"While appreciating the signal honour of the committee of
the Queen's Park F.C. in asking me to write the history of the club, I would
mention that I was very reluctant to undertake such a responsibility, and it
was only on the solicitations of personal friends that I eventually
consented. Sensible of my literary limitations, these, however, while always
uppermost, seemed to lose their terror the more my researches were
prosecuted; and if the work may not be as worthy as the engrossing character
of the subject deserves, it, at all events, has the merit, if it can claim
no other, of being a faithful record of the great and imposing part which
the Queen's Park F.C. has played in moulding the history of what is
universally acknowledged to be the most democratic of our national sports.
"Two courses were at least open to me. One was to deal
chronologically with events, making the labours of each season stand by
themselves; the other, which was ultimately adopted, was to treat in chapter
form the more outstanding incidents and results in the practical operations
of the club, as well as its legislative and administrative activities.
Possibly the former would have been the more interesting; but the latter,
in its historical presentment, provides a wealth of information which should
be highly useful, if only for purposes of reference.

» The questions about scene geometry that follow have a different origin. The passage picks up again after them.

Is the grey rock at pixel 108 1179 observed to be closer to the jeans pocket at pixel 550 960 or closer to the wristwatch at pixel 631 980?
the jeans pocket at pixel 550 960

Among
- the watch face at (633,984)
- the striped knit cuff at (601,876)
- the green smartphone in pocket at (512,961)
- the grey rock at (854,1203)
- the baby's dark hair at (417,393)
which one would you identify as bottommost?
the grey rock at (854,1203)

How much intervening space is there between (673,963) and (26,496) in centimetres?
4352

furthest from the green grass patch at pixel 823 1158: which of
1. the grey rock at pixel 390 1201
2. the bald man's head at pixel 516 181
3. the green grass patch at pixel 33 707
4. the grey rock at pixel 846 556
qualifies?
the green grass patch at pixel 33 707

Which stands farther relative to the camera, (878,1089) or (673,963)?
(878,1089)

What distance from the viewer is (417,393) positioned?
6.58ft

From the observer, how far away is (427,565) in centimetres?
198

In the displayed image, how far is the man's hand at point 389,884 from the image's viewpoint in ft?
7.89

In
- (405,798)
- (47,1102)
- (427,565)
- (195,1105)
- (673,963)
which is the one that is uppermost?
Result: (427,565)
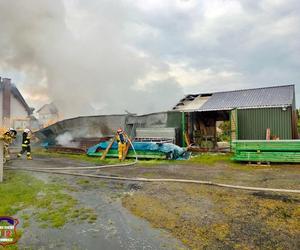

"It is impossible to give the names of all who have so
generously come to my help in supplying incidents and documents of much
interest and value; but I cannot omit to mention Mr. John K. M'Dowall,
secretary of the Scottish Football Association, Mr. J. C. Grant, and my
life-long friend, Mr. Robert Livingstone, for their valuable cooperation,
while it is almost superfluous to add that all officially connected with the
club have contributed in various ways to make my task "a labour of love."
"THE AUTHOR."Glasgow, October, 1920.